## Requirement 1
In the commentary on U.S. national debt, how much did the debt held by the public grow after 1997?
## Requirement 2
Extend the commentary on U.S. national debt past its final sentence.

## Excerpt to read
== Segment start ==

The US Treasury Department building is seen in Washington, DC, January 19, 2023.
Saul Loeb | AFP | Getty Images
Sifting through the turmoil of the speaker of the House election, and the promises Kevin McCarthy made to secure the job, one thing is important to note: The Republicans who are insisting on budget cuts and balanced budgets have a point.
The U.S. debt now totals an unfathomable $31.4 trillion.
Historically, Democrats were the big spenders and Republicans were the guardians of economic sanity, but that has not been true in recent years.
During the Trump administration, deficits increased dramatically with nary a word from the right-wing crowd previously known as advocates of fiscal sanity.
Since 1997, under both Democratic and Republican administrations, the national debt held by the public grew 500% from $3.8 trillion to $24.5 trillion. Much of this period was an era of extremely low interest rates, so the interest cost of the increased debt was viewed as practically free, and demand for U.S. securities continued strong.
The sad truth is that this Goldilocks period of financing our unrestrained debt is likely over.
Staggering debt costs
The national debt held by the public is the amount on which we pay interest to the major holders of U.S. debt in Japan, China, and Europe.

== Segment end ==

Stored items

== Segment start ==

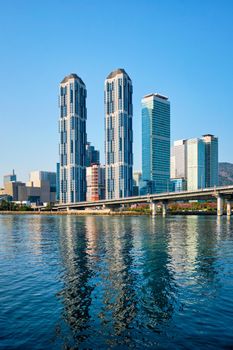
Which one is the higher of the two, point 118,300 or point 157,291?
point 118,300


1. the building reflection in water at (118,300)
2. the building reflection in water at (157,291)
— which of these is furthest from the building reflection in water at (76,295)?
the building reflection in water at (157,291)

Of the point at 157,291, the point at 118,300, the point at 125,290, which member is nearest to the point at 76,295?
the point at 118,300

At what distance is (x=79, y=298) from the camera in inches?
1081

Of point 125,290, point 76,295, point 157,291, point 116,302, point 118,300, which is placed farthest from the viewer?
point 125,290

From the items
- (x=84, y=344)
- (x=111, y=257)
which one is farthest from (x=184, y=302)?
(x=111, y=257)

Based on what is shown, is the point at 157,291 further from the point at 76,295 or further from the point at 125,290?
the point at 76,295

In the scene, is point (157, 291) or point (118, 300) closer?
point (118, 300)

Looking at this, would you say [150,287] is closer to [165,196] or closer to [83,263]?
[83,263]

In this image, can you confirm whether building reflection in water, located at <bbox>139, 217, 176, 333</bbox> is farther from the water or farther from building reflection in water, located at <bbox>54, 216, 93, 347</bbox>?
building reflection in water, located at <bbox>54, 216, 93, 347</bbox>

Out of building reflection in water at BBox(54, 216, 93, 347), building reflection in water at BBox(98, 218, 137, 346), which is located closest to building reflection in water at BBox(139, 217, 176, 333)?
building reflection in water at BBox(98, 218, 137, 346)

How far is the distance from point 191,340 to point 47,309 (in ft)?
35.6

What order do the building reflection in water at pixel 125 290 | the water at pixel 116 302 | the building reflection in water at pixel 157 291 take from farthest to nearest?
the building reflection in water at pixel 157 291 → the building reflection in water at pixel 125 290 → the water at pixel 116 302

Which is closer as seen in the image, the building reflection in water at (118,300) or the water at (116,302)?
the water at (116,302)

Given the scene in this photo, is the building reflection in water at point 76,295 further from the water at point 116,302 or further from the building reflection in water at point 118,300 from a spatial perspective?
the building reflection in water at point 118,300
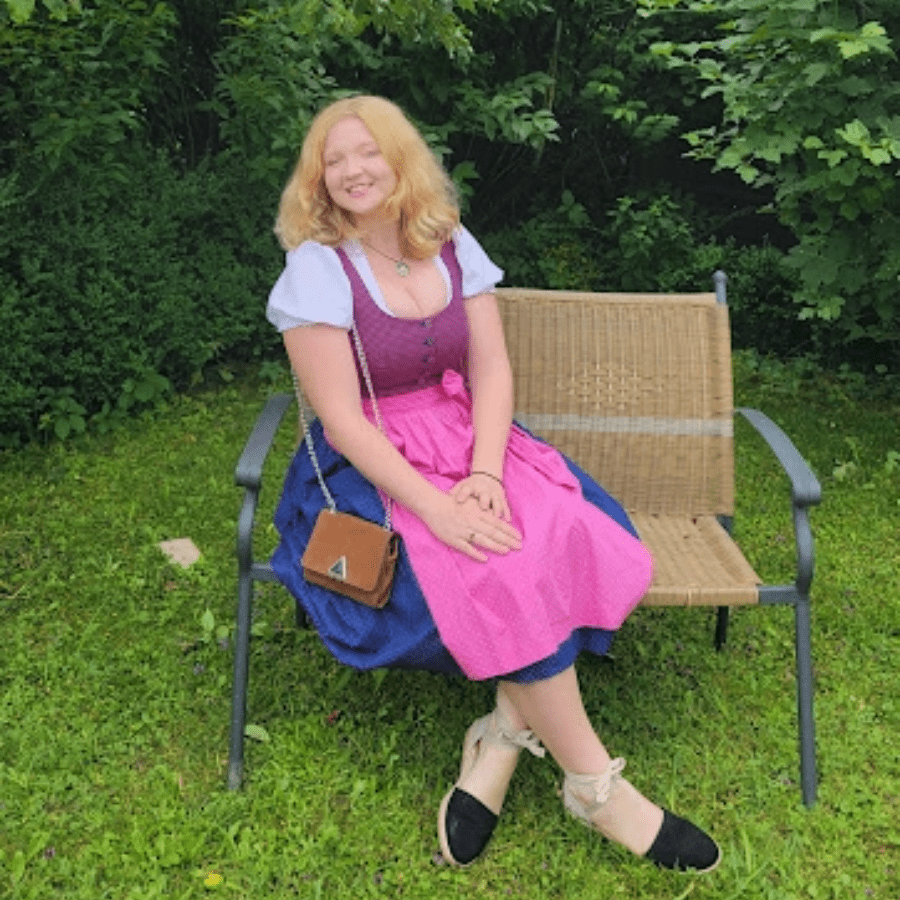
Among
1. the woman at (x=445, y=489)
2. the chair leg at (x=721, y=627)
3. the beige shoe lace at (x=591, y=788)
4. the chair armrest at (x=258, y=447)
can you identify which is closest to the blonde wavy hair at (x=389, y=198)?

== Segment end ==

## Answer area 1
It grew 500%, from $3.8 trillion to $24.5 trillion.

## Answer area 2
In a recent op-ed piece in The Wall Street Journal, Townsend Group President Red Jahncke calculated that the current interest cost on the $24 trillion in debt held by the public was a staggering $756 billion, which is almost as much as the Defense Department budget!
The Congressional Budget Office projects that the interest rate paid by the government on the national debt will rise to 3.1% over the coming decade, and this estimate is arguably too conservative.
In fact, every additional percentage point will increase the debt service cost by $2.6 trillion over the decade.
According to CBO, using their potentially conservative estimates, the cost of our interest expense would become the largest budget item surpassing defense spending in 2029, Medicare in 2046, and Social Security in 2049.
The 2-year Treasury currently yields 4.17%. A year ago it yielded 1.05%. As our deficit becomes a gargantuan overhang, investors will demand higher interest rates to own U.S. bonds.
I believe we can all agree that this path is unsustainable.
What’s the solution?
VAT: The only path forward
Budget cuts would help but will never approach the amounts needed to solve this disastrous path to fiscal calamity. The major remedy will have to come from budget discipline and higher taxes.
There is only one path to higher taxes that will make enough of a difference to solve the problem: a value-added tax.
The U.S. is the only developed country in the world that does not impose a VAT; 160 countries have one.
A 10% VAT would raise close to $3 trillion over 10 years, according to the Tax Policy Center. Nothing else that we could do comes close.
A major flaw in the VAT is that it is regressive, hurting low-income families harder as the cost of most things they buy will go up.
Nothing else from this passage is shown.